Keen falls into the trap of blaming those capitalizing on the fruits of the government created circus (speculators, brokers) with causing the circus. That’s like blaming the existence of slavery on slave traders; slave traders capitalized on a situation made possible only by governmental enforcement of the legality of slavery. It’s the same old story: government creates an artificial scenario that some other group takes advantage of and then that group is subsequently piously vilified while the root cause is ignored.

As the intricacies of lending and finance are rather opaque I shall attempt to distill what has occurred and what Keen proposes to a simple narrative. Let us imagine three friends, Dave, Bob and Gary. Dave needs $800 to buy a house. Nobody has money to lend to Dave. Gary has a solution. Gary prints money ($1000) and gives it to Bob (because Gary doesn’t want Dave to know he is the source of the money). Bob loans the money ($800) to Dave and Bob keeps $200. Dave has his house built which provides builders with money. When the house is done Dave begins paying Bob back. All the builders are sad because Dave is not paying them anymore. Others are sad because Dave buys fewer goods because he has to repay Bob. When Bob gets money from Dave he gives it to Gary who promptly burns it (to hide what he has done). Because Gary is burning the money it is not being spent and so all the sad people ask Gary to print more money (so they won’t have to lower their prices) and to give it directly to Dave so Dave does not have to pay Bob anymore. So Gary prints more money and gives it to Dave to pay Bob, who then gives it to Gary who burns it. So what is the end result here? Dave got a free house and Bob got $200 for handling the money. Seems like everyone came out ahead here, right? Almost makes counterfeiting seem noble – I wonder why it is illegal? Oh, that’s right, because it is theft. It is theft from those not mentioned in the story. It is theft from every other person who holds and is paid in dollars as their dollars become worth less (because there are now more dollars) or worthless – take your pick!

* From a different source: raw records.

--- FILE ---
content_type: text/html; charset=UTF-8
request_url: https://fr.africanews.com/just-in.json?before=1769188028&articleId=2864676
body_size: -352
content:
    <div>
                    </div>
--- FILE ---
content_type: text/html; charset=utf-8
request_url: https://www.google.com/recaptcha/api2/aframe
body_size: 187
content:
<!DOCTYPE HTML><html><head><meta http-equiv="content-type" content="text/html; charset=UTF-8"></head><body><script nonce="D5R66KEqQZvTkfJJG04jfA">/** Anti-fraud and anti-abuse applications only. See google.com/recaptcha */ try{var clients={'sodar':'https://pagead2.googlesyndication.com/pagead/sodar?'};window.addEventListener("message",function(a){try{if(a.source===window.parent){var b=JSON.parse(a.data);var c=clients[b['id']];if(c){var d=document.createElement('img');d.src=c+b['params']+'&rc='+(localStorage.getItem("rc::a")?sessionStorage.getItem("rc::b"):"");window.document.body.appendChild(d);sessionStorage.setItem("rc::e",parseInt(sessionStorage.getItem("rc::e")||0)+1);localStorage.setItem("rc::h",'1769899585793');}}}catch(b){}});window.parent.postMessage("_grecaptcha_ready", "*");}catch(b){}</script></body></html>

When people propose “solutions” to our economic woes that involve government bailing out some group know that it is nothing more than calls to legally do what would otherwise land any one of us in jail were we to do so individually. It is theft. To have government take from unfavored groups and give to favored groups is theft. It was wrong to bail out the banks and it is wrong to bail out individuals. The only solution is to remove all authority government has over fiscal and monetary concerns. All unfairness in our current system is attributable to crony-capitalism fostered by big government colluding with big business. Dismantle big government and you’ll dismantle the inequity it fosters.